Writing’s not a career for the faint-hearted or those seeking instant gratification.

So much of a writer’s life is spent waiting—waiting for words to come, stories to appear, the next critique group to meet, the response to a manuscript or contract from an editor or agent.

Waiting can transform your writing life into a daunting succession of days filled with agony, self-doubt, and frustration.

But if you're able to take a different perspective, waiting can give you much-needed breathing room from the unrelenting routine (and often confusion) of your work-in-progress.

Perhaps you’ve noticed as you plow through draft after draft that you've grown closer to your characters and more deeply enmeshed in the plot.

Perhaps you’ve noticed, too, you've grown so close that sometimes you can lose sight of where the story is going, or you can no longer understand the underlying motivations for the way your characters are behaving or the reasons for that last plot twist.
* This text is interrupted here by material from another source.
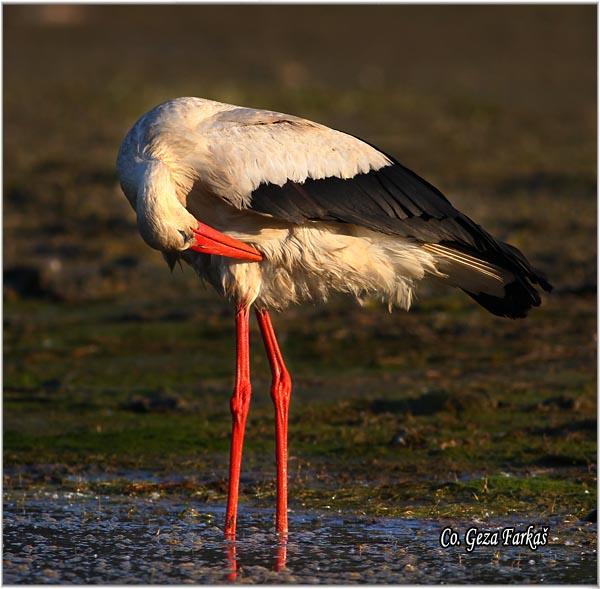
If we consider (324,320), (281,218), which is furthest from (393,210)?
(324,320)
Waiting can give you the space and distance that you need to see your work anew.

While you’re waiting, you might decide to doodle in your notebook with a new pen and unexpectedly stumble over a new idea that will let you take your work-in-progress in a new direction, or you might discover a new project altogether.

While you’re waiting, you might take a break from writing and go outside to shovel snow off the sidewalk, or mow the lawn (if you live in Florida), or putter with plants or paint brushes or a new computer program, or bake a chocolate chip banana bread, or experiment with a new recipe for black bean burgers—anything to give your mind a chance to rest, to free yourself from the tyranny of waiting.
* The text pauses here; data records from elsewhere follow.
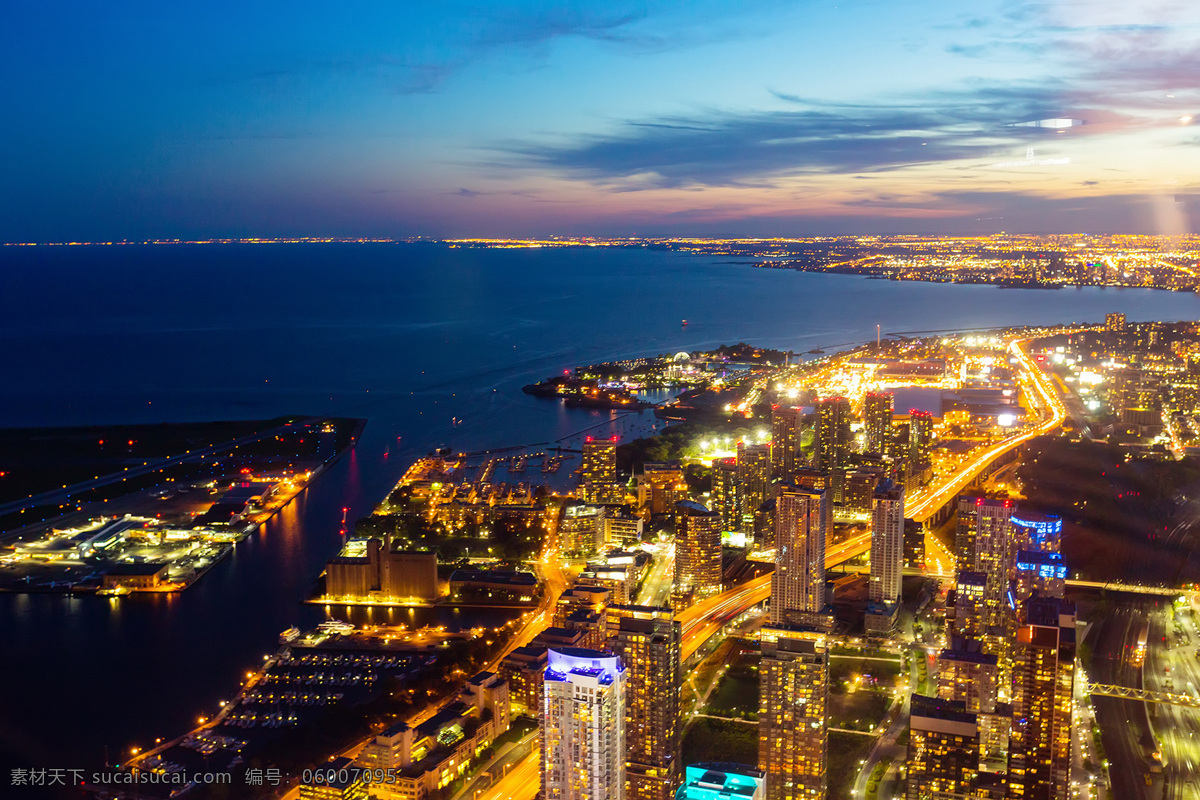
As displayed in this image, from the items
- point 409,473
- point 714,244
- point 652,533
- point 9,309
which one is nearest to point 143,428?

For most of us writing is, as E.B. White wrote, “laborious and slow.”

White reminds us that “The mind travels faster than the pen; consequently, writing becomes a question of learning to make occasional wing shots, bringing down the bird of thought as it flashes by.”
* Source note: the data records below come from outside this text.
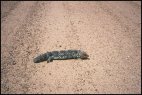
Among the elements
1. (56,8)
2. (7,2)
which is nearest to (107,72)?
(56,8)

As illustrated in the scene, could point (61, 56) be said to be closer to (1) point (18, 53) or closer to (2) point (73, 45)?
(2) point (73, 45)

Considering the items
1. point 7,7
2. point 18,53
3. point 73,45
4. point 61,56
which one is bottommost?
point 18,53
Writing is a waiting game, and, as writers, it’s our job to wait for the next thought or idea to flash across the screen of our imagination.

“A writer is a gunner,” wrote White, “sometimes waiting in his blind for something to come in…”

But sometimes we can go after ideas and seek out stories instead of waiting for them to appear.

In White’s words, we can roam “the countryside hoping to scare something up.”

Of course, it helps to remember, whether you’re waiting for ideas or scouring the countryside in search of them, stories aren’t written overnight.

It helps, too, to remember the wisdom of E.B. White, and to remind yourself of his advice that a writer “must cultivate patience; he may have to work many covers to bring down one partridge.”